Ledger-Enquirer
- The June 28, 2011 front page of the Ledger-Enquirer
- Type: Daily newspaper
- Format: Broadsheet
- Owner: Georgia Trust for Local News
- Publisher: Rodney Mahone
- Editor: Ross McDuffie
- Founded: 1828 (as The Columbus Enquirer)
- Language: English
- Headquarters: 945 Broadway Columbus, Georgia 31901 United States
- Circulation: 10,120 Daily 12,770 Sunday (as of 2020)
- ISSN: 0898-3860
- Website: ledger-enquirer.com

= Ledger-Enquirer =

Daily American newspaper

The Ledger-Enquirer is a newspaper headquartered in downtown Columbus, Georgia, in the United States. It was founded in 1828 as the Columbus Enquirer by Mirabeau B. Lamar who later played a pivotal role in the founding of the Republic of Texas and served as its third President. The newspaper is a two-time recipient of the Pulitzer Prize for Public Service.

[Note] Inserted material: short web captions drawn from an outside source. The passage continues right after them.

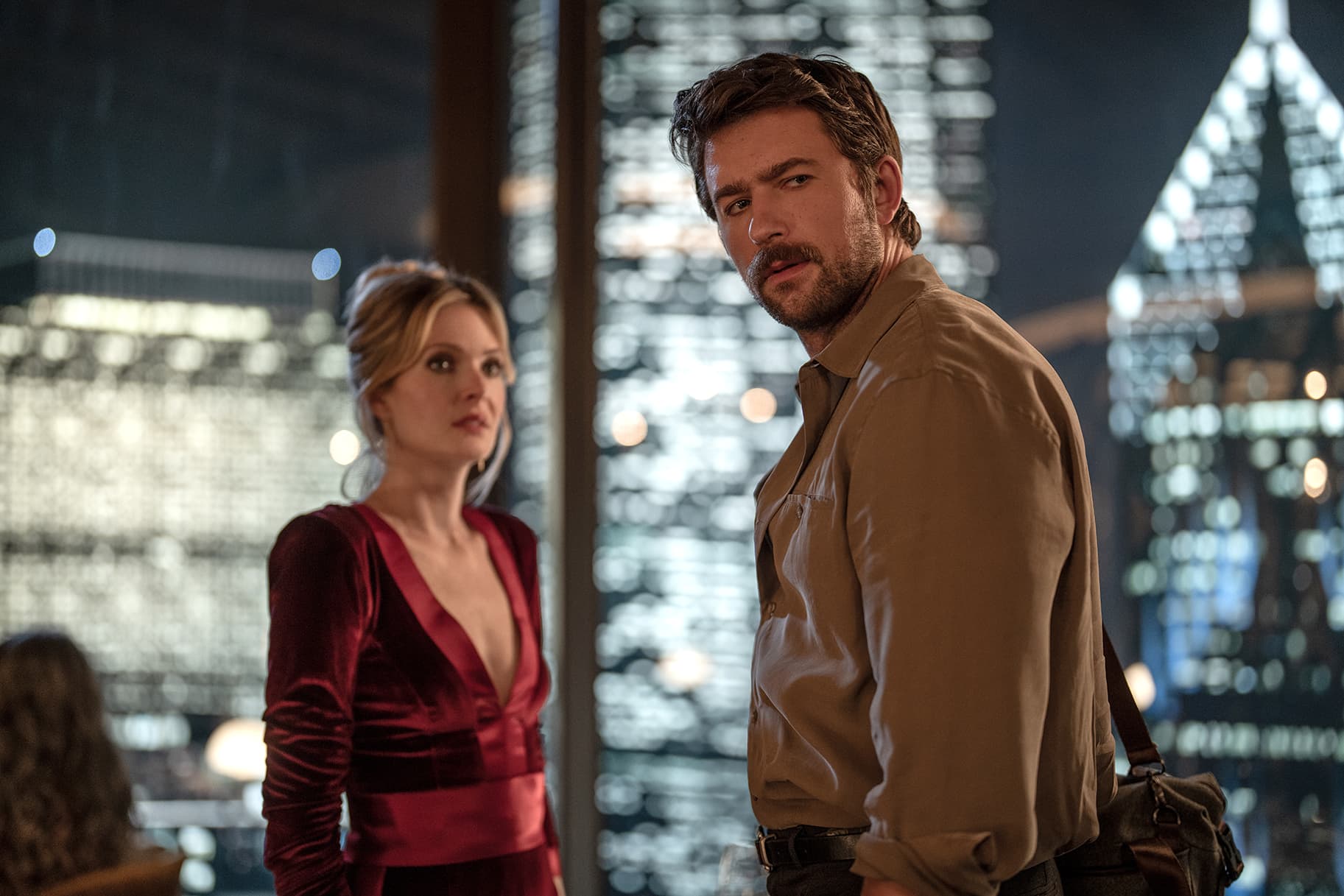 Meghann Fahy film The Girlfriend starts shooting in Birmingham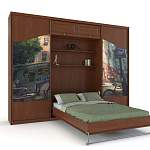 Шкаф-кровать трансформер Хлоя 14 BMS - Фото 11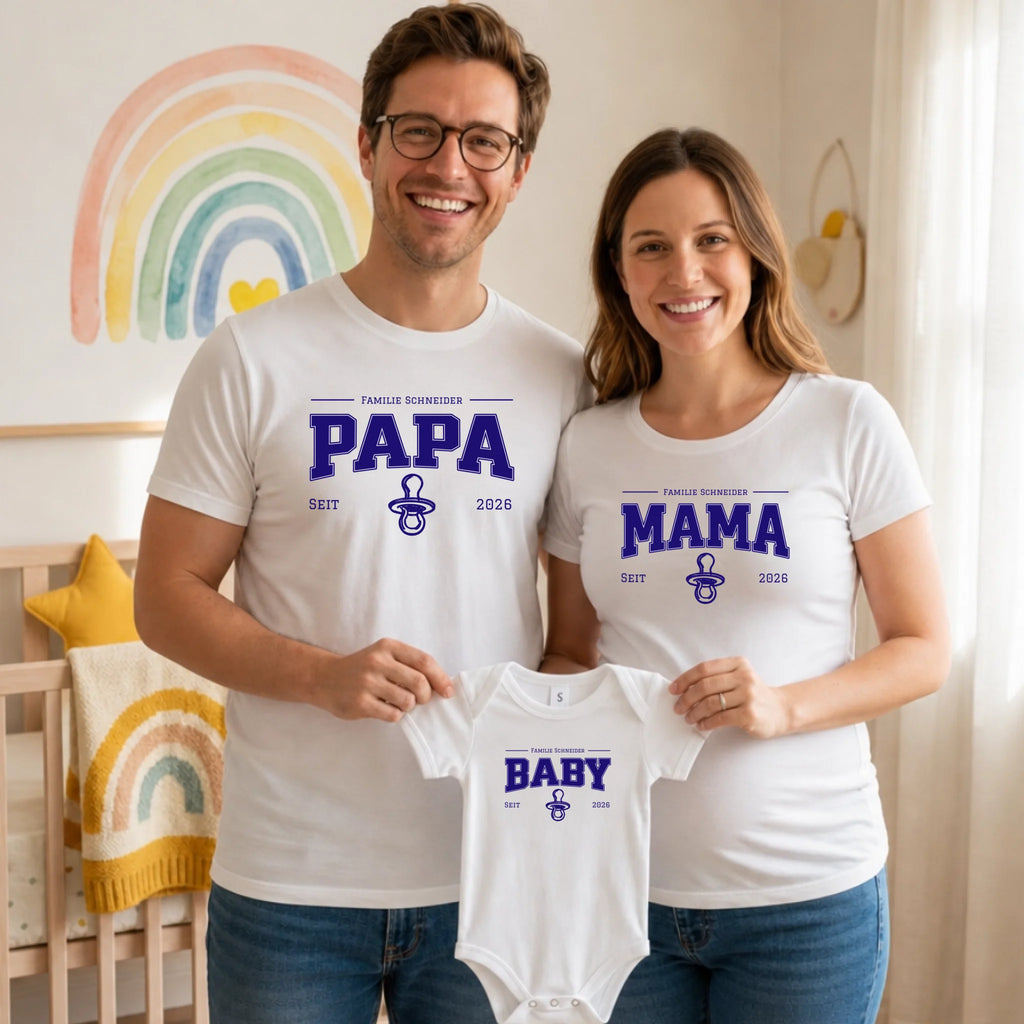 Familien T-Shirts personalisiert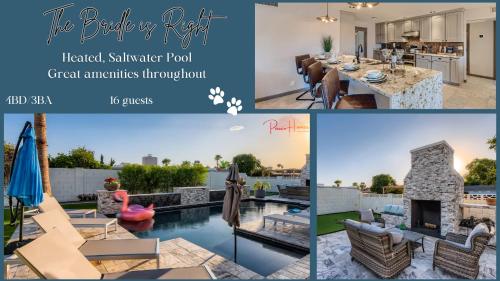 The Bridle is Right Heated Saltwater Pool in Mesa, United States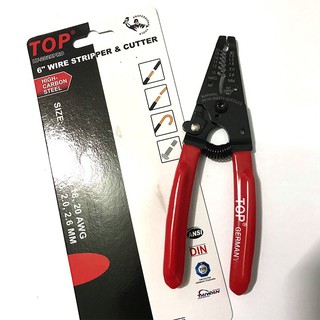 Kìm tuốt dây điện 6" (150mm) Top - LY-2028PRO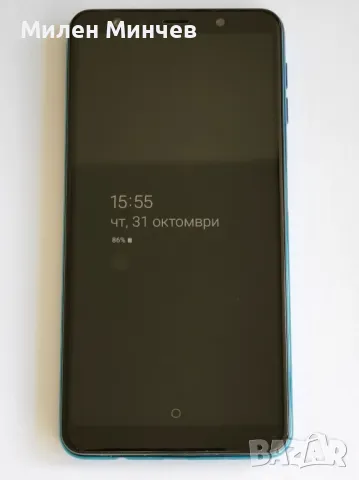 Samsung Galaxy A7 2018, като нов, снимка 2 - Samsung - 47792511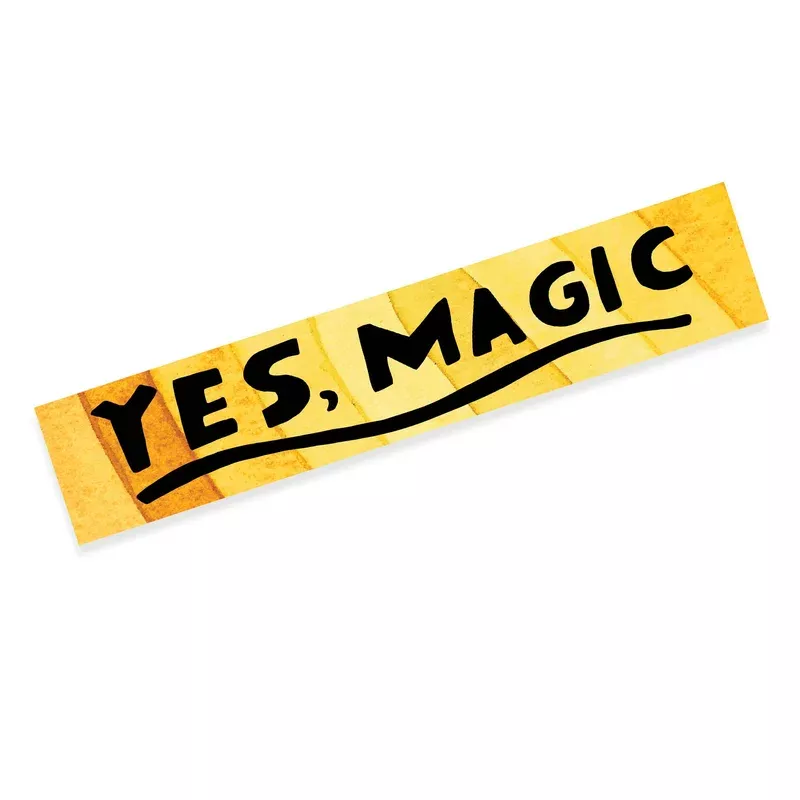 Yes Magic Sticker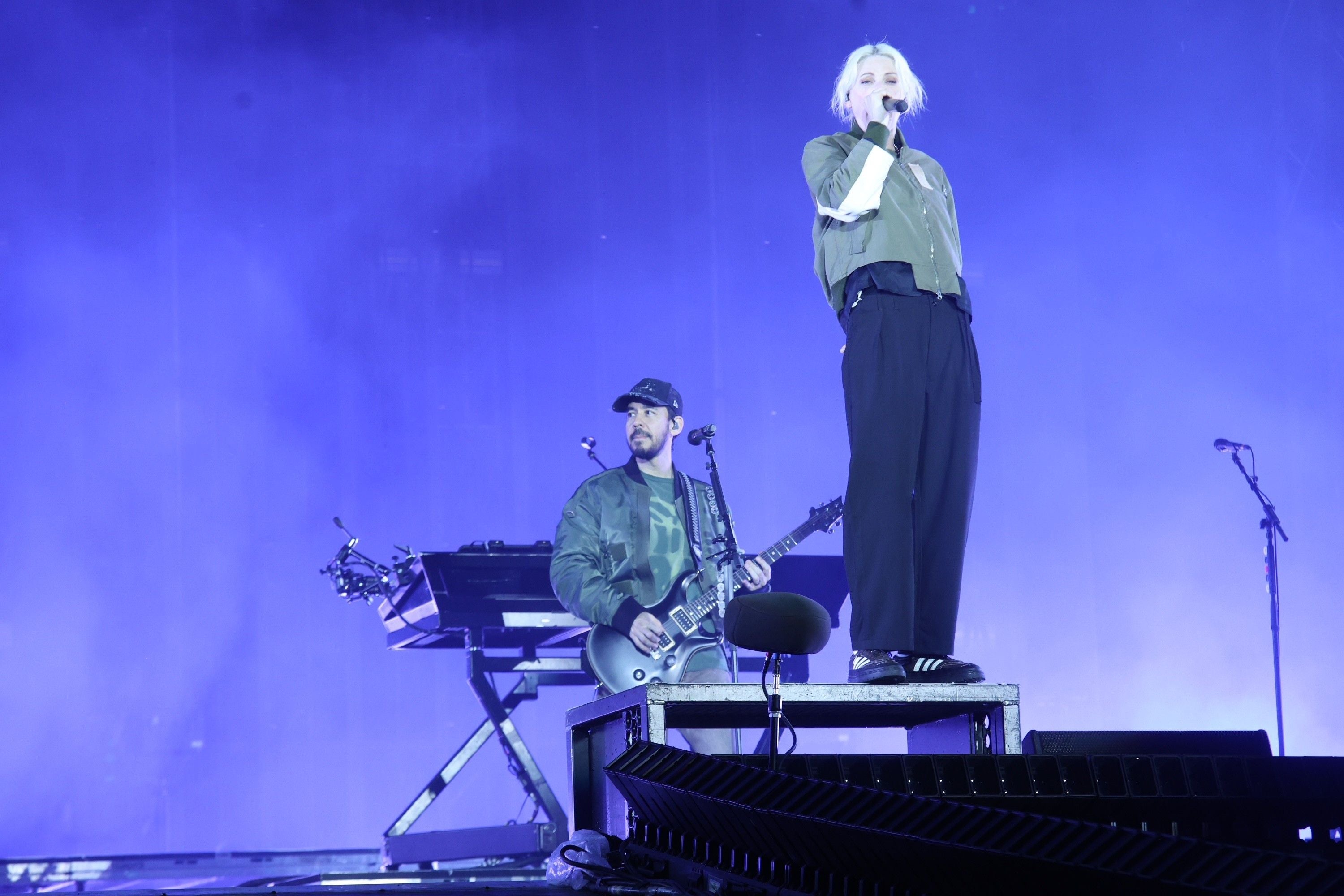 Linkin Park rockt das Ernst-Happel-Stadion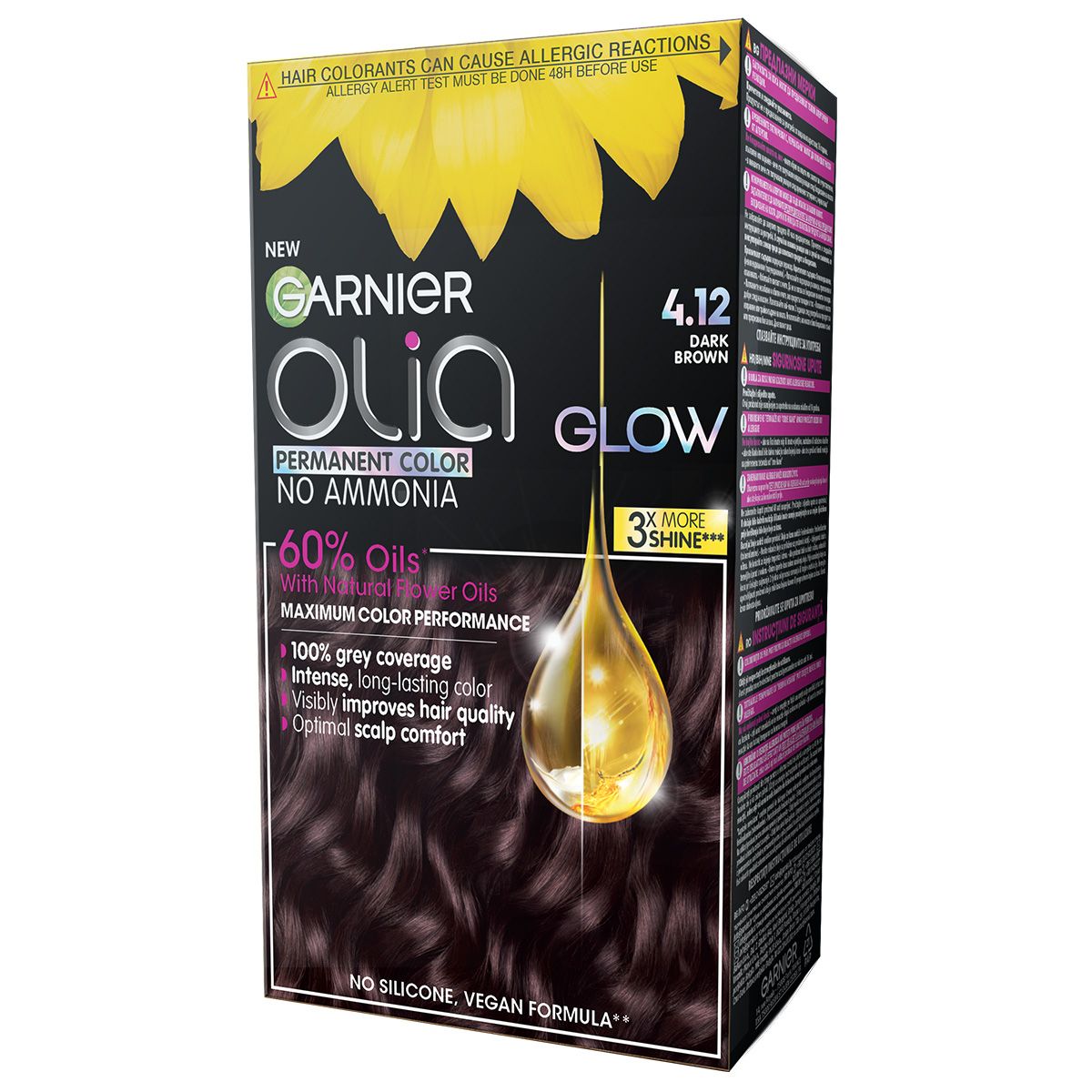 Garnier Olia боя за коса 4.12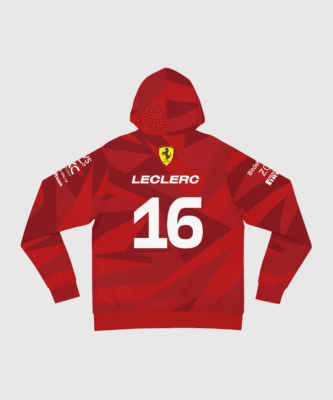 Charles Leclerc 2025 Las Vegas Hoodie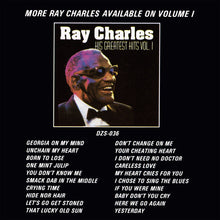 Load image into Gallery viewer, Ray Charles : His Greatest Hits Vol. 2 (CD, Comp, RM)
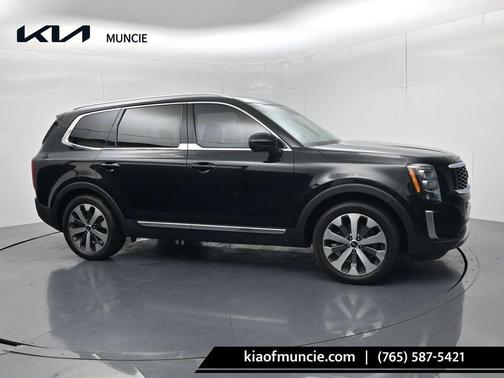 Ebony Black 2022 Kia Telluride EX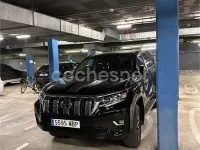 Usado Toyota Land Cruiser 204 CV (150 kW) 2022 Negro SUV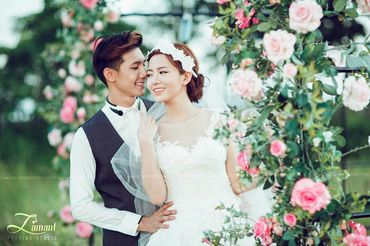 Hot Girl MU Tú Linh bất ngờ khoe ảnh cưới - L'amant Wedding Studio - Hình 15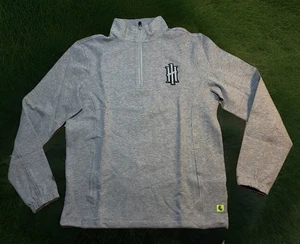 LIV Golf Iron Heads GC Official Extracurricular Sweater Sweatshirt Med 1/4 Zip - Picture 1 of 13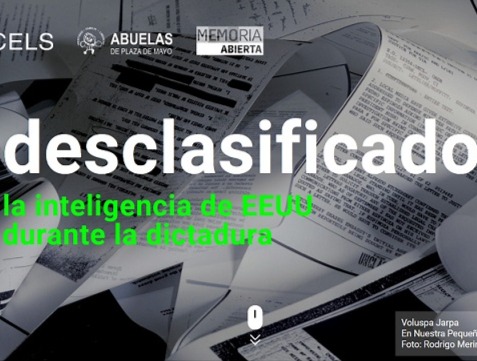 Incorporamos nuevos documentos a la base Desclasificados.org.ar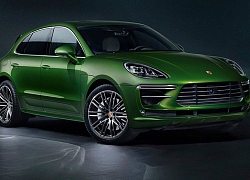 Cận cảnh Porsche Macan Turbo mạnh 434 mã lực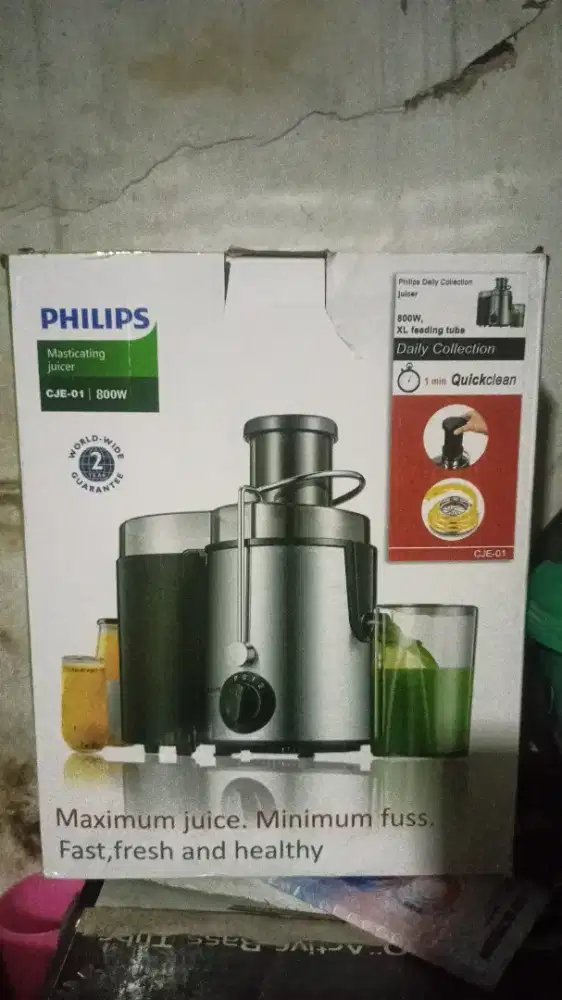 Blender Philips CJE-01|800WAT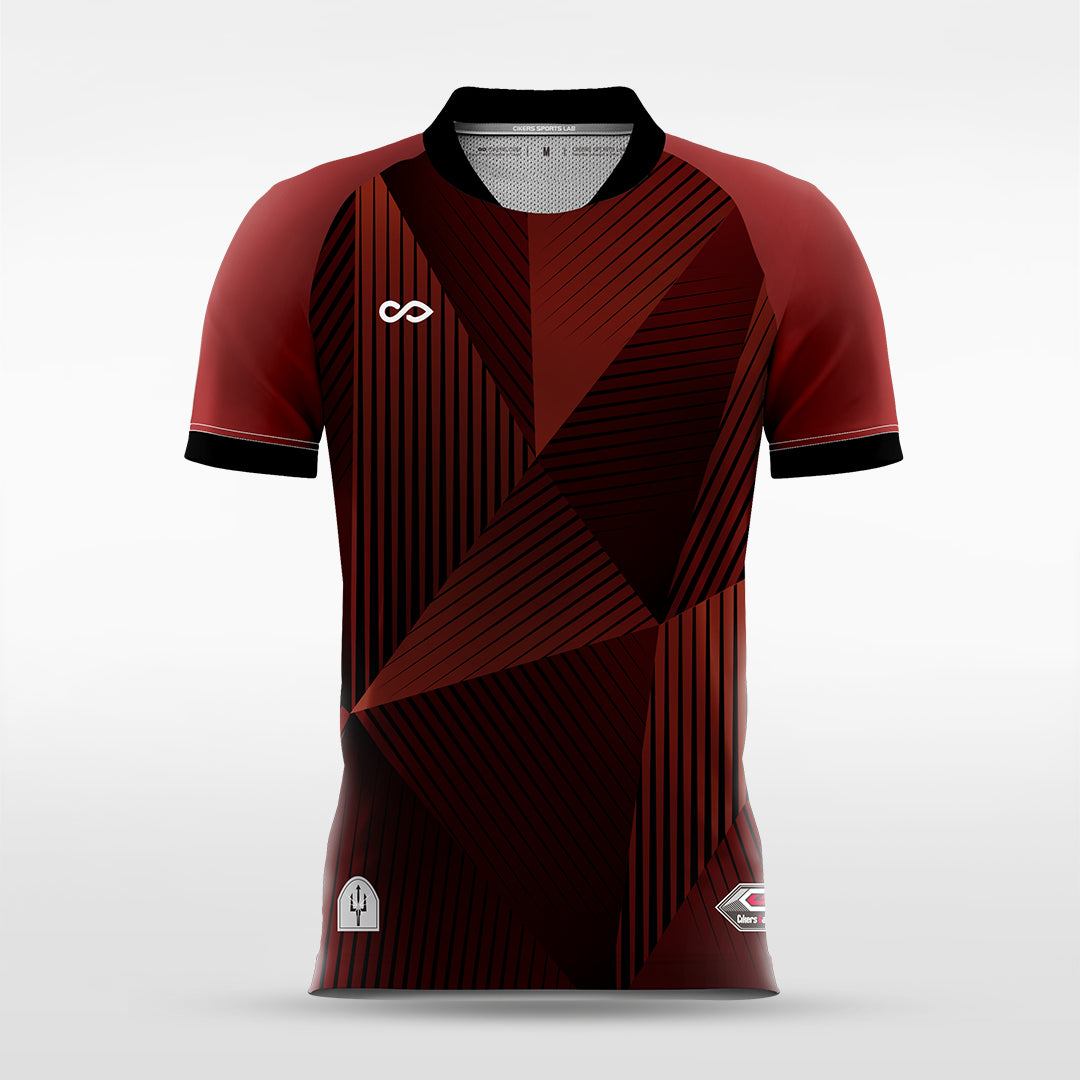 Soccer Jersey Poseidara- WS201GMC3 red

People and Machines Behind the Ledger Enquirer Newspapers

== History ==

=== Early History ===
The Enquirer was only the fourth newspaper founded in Georgia, as a weekly paper supporting states' rights and Governor George Troup. After Lamar's wife passed in 1830 he sold the paper and retired from Georgia politics. Subsequent editors supported Whig politicians. The paper switched to publishing daily in 1859. When Southern states discussed the possibility of secession from the Union, the Enquirer was one of the rare Southern papers to call for cooperation; but after secession became official, it decided to support the decision.

In 1874, the Columbus Enquirer merged with Columbus's first daily newspaper, the Daily Sun, to form the Columbus Enquirer-Sun. The paper was published under this name for many years before eventually reverting to the name Columbus Enquirer. The paper was purchased by R. W. Page in 1930. For many years the morning Columbus Enquirer and the afternoon Columbus Ledger, a paper founded in 1886, and also owned by R. W. Page, published a combined Sunday paper known as the Sunday Ledger-Enquirer.

=== 1926 Pulitzer Prize ===
The Columbus Enquirer-Sun was awarded the 1926 Pulitzer Prize for Public Service "for the service which it rendered in its brave and energetic fight against the Ku Klux Klan; against the enactment of a law barring the teaching of evolution; against dishonest and incompetent public officials and for justice to the Negro and against lynching." The prize was awarded to the paper's owners, Julia Collier Harris and Julian Harris–son of author Joel Chandler Harris.

=== 1955 Pulitzer Prize ===
The Columbus Ledger and Sunday Ledger-Enquirer were awarded the 1955 Pulitzer Prize for Public Service for their "complete news coverage and fearless editorial attack on widespread corruption in neighboring Phenix City, Alabama, which were effective in destroying a corrupt and racket-ridden city government. The newspaper exhibited an early awareness of the evils of lax law enforcement before the situation in Phenix City erupted into murder. It covered the whole unfolding story of the final prosecution of the wrong-doers with skill, perception, force and courage."

=== Recent History ===

Knight Newspapers acquired the publication company in 1973, and in 1988 the papers merged the daily edition as well, adopting the name Columbus Ledger-Enquirer. Knight Ridder was acquired by The McClatchy Company in 2006. Beginning Nov. 16, 2019, the Ledger-Enquirer began printing just six days a week, offering a Saturday newspaper in digital-only form. In June 2024, the newspaper announced it will reduce its print frequency to two days a week. In July 2026, McClatchy sold the Ledger-Enquirer and The Macon Telegraph to the National Trust for Local News.